------ PROVIDED INFORMATION ------

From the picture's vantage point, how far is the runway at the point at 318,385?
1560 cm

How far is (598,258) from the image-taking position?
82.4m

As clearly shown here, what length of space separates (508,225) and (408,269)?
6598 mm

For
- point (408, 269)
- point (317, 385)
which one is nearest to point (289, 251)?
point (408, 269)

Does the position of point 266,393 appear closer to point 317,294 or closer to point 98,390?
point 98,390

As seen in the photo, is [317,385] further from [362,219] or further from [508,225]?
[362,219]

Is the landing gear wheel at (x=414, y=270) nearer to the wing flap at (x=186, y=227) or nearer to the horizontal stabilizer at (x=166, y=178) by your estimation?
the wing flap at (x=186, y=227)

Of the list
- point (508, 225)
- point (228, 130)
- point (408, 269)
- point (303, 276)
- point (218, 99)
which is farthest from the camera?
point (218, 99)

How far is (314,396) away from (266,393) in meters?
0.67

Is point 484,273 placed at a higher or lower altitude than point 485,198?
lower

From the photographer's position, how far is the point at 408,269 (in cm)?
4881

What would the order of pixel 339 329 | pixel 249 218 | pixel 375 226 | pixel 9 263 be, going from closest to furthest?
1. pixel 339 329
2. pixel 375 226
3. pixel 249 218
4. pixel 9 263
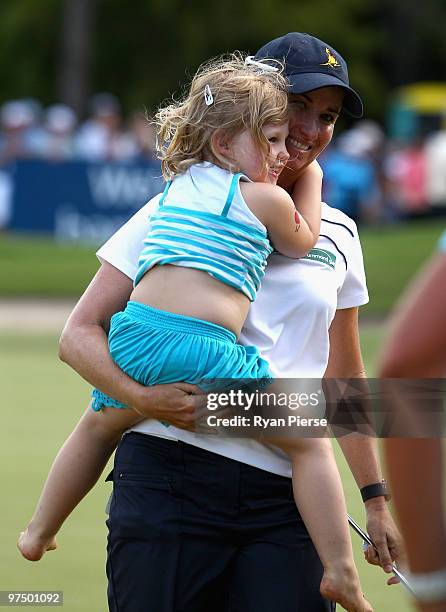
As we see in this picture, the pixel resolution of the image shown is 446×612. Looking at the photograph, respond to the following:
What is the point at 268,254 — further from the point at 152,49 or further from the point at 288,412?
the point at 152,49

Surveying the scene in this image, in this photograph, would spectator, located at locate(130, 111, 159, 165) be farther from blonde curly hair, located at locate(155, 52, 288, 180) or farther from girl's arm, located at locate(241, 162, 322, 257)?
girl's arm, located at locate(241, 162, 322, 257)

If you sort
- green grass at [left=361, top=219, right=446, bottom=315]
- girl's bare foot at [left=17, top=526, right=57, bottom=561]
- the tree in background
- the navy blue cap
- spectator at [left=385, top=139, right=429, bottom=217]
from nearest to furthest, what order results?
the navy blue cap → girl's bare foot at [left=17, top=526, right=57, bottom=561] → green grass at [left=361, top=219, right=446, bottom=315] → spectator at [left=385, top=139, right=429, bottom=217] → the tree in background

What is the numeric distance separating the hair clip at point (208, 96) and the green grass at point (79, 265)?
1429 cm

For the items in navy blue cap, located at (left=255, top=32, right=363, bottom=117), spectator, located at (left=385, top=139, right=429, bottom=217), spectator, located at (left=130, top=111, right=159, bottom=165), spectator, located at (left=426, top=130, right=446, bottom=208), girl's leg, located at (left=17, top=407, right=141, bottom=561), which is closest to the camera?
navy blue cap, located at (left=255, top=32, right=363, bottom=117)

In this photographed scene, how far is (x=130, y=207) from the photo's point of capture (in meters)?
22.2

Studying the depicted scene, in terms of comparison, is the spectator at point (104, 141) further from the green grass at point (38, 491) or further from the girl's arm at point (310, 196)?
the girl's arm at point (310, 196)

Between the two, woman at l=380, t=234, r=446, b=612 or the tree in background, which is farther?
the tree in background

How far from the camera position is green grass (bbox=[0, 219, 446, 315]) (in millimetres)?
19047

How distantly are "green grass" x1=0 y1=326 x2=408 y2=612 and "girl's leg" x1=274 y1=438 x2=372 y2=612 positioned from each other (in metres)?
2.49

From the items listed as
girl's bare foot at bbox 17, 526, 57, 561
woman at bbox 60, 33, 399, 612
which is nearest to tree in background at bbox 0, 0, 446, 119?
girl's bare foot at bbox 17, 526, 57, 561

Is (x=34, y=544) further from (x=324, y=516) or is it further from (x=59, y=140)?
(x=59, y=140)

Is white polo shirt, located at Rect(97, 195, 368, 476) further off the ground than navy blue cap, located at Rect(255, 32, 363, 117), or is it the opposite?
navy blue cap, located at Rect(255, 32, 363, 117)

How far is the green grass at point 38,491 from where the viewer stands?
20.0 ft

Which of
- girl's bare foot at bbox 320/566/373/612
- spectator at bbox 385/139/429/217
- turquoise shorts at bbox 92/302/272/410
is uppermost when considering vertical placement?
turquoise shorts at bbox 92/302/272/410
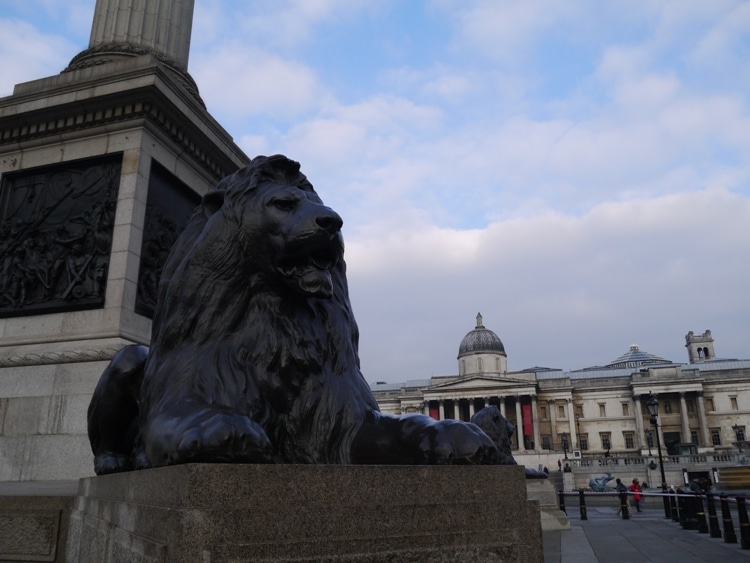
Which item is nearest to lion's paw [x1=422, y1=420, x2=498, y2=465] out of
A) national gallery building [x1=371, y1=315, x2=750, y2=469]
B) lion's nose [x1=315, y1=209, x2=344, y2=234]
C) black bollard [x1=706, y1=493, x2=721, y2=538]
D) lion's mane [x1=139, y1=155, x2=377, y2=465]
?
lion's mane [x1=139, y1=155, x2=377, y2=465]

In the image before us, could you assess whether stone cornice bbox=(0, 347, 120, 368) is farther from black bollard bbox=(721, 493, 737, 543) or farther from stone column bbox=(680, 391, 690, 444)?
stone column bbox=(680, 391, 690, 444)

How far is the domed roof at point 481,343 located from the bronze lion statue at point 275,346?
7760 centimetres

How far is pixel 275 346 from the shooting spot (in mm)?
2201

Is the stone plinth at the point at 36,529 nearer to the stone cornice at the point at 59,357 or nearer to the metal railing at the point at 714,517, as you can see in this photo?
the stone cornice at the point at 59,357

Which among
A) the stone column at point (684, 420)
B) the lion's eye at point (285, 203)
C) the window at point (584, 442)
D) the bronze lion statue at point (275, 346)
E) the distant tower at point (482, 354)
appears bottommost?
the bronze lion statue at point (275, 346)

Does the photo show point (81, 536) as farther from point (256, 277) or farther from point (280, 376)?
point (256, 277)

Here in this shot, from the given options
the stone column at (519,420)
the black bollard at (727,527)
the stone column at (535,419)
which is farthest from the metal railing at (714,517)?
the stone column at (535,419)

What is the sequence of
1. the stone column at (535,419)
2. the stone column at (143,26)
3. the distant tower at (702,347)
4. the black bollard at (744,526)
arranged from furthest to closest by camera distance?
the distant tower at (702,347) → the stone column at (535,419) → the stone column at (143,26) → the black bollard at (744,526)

------

* TASK PROMPT: Set the data above down again exactly as given, with no pictures.

* TASK SOLUTION:
From the picture's vantage point, how far is the runway at the point at 318,385?
1560 cm

How far is (598,258) from the image-taking position?
82.4m

As clearly shown here, what length of space separates (508,225) and (408,269)?
6598 mm

For
- point (408, 269)
- point (317, 385)
which one is nearest to point (289, 251)?
point (408, 269)

Does the position of point 266,393 appear closer to point 317,294 or closer to point 98,390?
point 98,390

As seen in the photo, is [317,385] further from [362,219] or further from [508,225]?
[362,219]

Is the landing gear wheel at (x=414, y=270) nearer to the wing flap at (x=186, y=227) or nearer to the horizontal stabilizer at (x=166, y=178) by your estimation?
the wing flap at (x=186, y=227)

Of the list
- point (508, 225)
- point (228, 130)
- point (408, 269)
- point (303, 276)
- point (218, 99)
which is farthest from the camera?
point (218, 99)

How far is (314,396) away from (266,393) in meters?
0.67

Is point 484,273 placed at a higher or lower altitude than point 485,198?
lower

From the photographer's position, how far is the point at 408,269 (in cm)?
4881

What would the order of pixel 339 329 | pixel 249 218 | pixel 375 226 | pixel 9 263 be, going from closest to furthest?
1. pixel 339 329
2. pixel 375 226
3. pixel 249 218
4. pixel 9 263
As we see in this picture, the pixel resolution of the image shown is 446×612. Looking at the photograph, respond to the following:
What is the point at 268,254 — further from the point at 152,49 or further from the point at 288,412?
the point at 152,49

Surveying the scene in this image, in this photograph, would spectator, located at locate(130, 111, 159, 165) be farther from blonde curly hair, located at locate(155, 52, 288, 180) or farther from girl's arm, located at locate(241, 162, 322, 257)?
girl's arm, located at locate(241, 162, 322, 257)

If you sort
- green grass at [left=361, top=219, right=446, bottom=315]
- girl's bare foot at [left=17, top=526, right=57, bottom=561]
- the tree in background
- the navy blue cap
- spectator at [left=385, top=139, right=429, bottom=217]
from nearest to furthest, what order results?
the navy blue cap → girl's bare foot at [left=17, top=526, right=57, bottom=561] → green grass at [left=361, top=219, right=446, bottom=315] → spectator at [left=385, top=139, right=429, bottom=217] → the tree in background

What is the numeric distance separating the hair clip at point (208, 96) and the green grass at point (79, 265)?
1429 cm

For the items in navy blue cap, located at (left=255, top=32, right=363, bottom=117), spectator, located at (left=385, top=139, right=429, bottom=217), spectator, located at (left=130, top=111, right=159, bottom=165), spectator, located at (left=426, top=130, right=446, bottom=208), girl's leg, located at (left=17, top=407, right=141, bottom=561), which is closest to the camera?
navy blue cap, located at (left=255, top=32, right=363, bottom=117)

In this photographed scene, how far is (x=130, y=207) from the photo's point of capture (in meters)?
22.2

Studying the depicted scene, in terms of comparison, is the spectator at point (104, 141) further from the green grass at point (38, 491) or further from the girl's arm at point (310, 196)?
the girl's arm at point (310, 196)

Between the two, woman at l=380, t=234, r=446, b=612 or the tree in background, which is farther?
the tree in background

How far from the camera position is green grass (bbox=[0, 219, 446, 315]) (in millimetres)?
19047

How distantly are "green grass" x1=0 y1=326 x2=408 y2=612 and "girl's leg" x1=274 y1=438 x2=372 y2=612 positioned from each other (in metres)?
2.49

From the items listed as
girl's bare foot at bbox 17, 526, 57, 561
woman at bbox 60, 33, 399, 612
which is nearest to tree in background at bbox 0, 0, 446, 119?
girl's bare foot at bbox 17, 526, 57, 561

Is (x=34, y=544) further from (x=324, y=516) or is it further from (x=59, y=140)?
(x=59, y=140)

Is white polo shirt, located at Rect(97, 195, 368, 476) further off the ground than navy blue cap, located at Rect(255, 32, 363, 117), or is it the opposite?
navy blue cap, located at Rect(255, 32, 363, 117)

How far is the green grass at point 38,491 from where the viewer stands?
20.0 ft

Which of
- girl's bare foot at bbox 320/566/373/612
- spectator at bbox 385/139/429/217
- turquoise shorts at bbox 92/302/272/410
is uppermost when considering vertical placement?
turquoise shorts at bbox 92/302/272/410
Which item is nearest to lion's paw [x1=422, y1=420, x2=498, y2=465] out of
A) national gallery building [x1=371, y1=315, x2=750, y2=469]
B) lion's nose [x1=315, y1=209, x2=344, y2=234]
C) black bollard [x1=706, y1=493, x2=721, y2=538]
D) lion's mane [x1=139, y1=155, x2=377, y2=465]
?
lion's mane [x1=139, y1=155, x2=377, y2=465]

In the image before us, could you assess whether stone cornice bbox=(0, 347, 120, 368) is farther from black bollard bbox=(721, 493, 737, 543) or farther from stone column bbox=(680, 391, 690, 444)?
stone column bbox=(680, 391, 690, 444)

How far is the domed roof at point 481,343 located from the bronze lion statue at point 275,346?
7760 centimetres

How far is pixel 275 346 from the shooting spot (in mm)?
2201

Is the stone plinth at the point at 36,529 nearer to the stone cornice at the point at 59,357 or nearer to the metal railing at the point at 714,517, as you can see in this photo?
the stone cornice at the point at 59,357

Which among
A) the stone column at point (684, 420)
B) the lion's eye at point (285, 203)
C) the window at point (584, 442)
D) the bronze lion statue at point (275, 346)
E) the distant tower at point (482, 354)
appears bottommost?
the bronze lion statue at point (275, 346)

Does the photo show point (81, 536) as farther from point (256, 277) or farther from point (280, 376)?
point (256, 277)

Here in this shot, from the given options
the stone column at (519,420)
the black bollard at (727,527)
the stone column at (535,419)
which is farthest from the metal railing at (714,517)?
the stone column at (535,419)

What is the sequence of
1. the stone column at (535,419)
2. the stone column at (143,26)
3. the distant tower at (702,347)
4. the black bollard at (744,526)
arranged from furthest to closest by camera distance?
the distant tower at (702,347) → the stone column at (535,419) → the stone column at (143,26) → the black bollard at (744,526)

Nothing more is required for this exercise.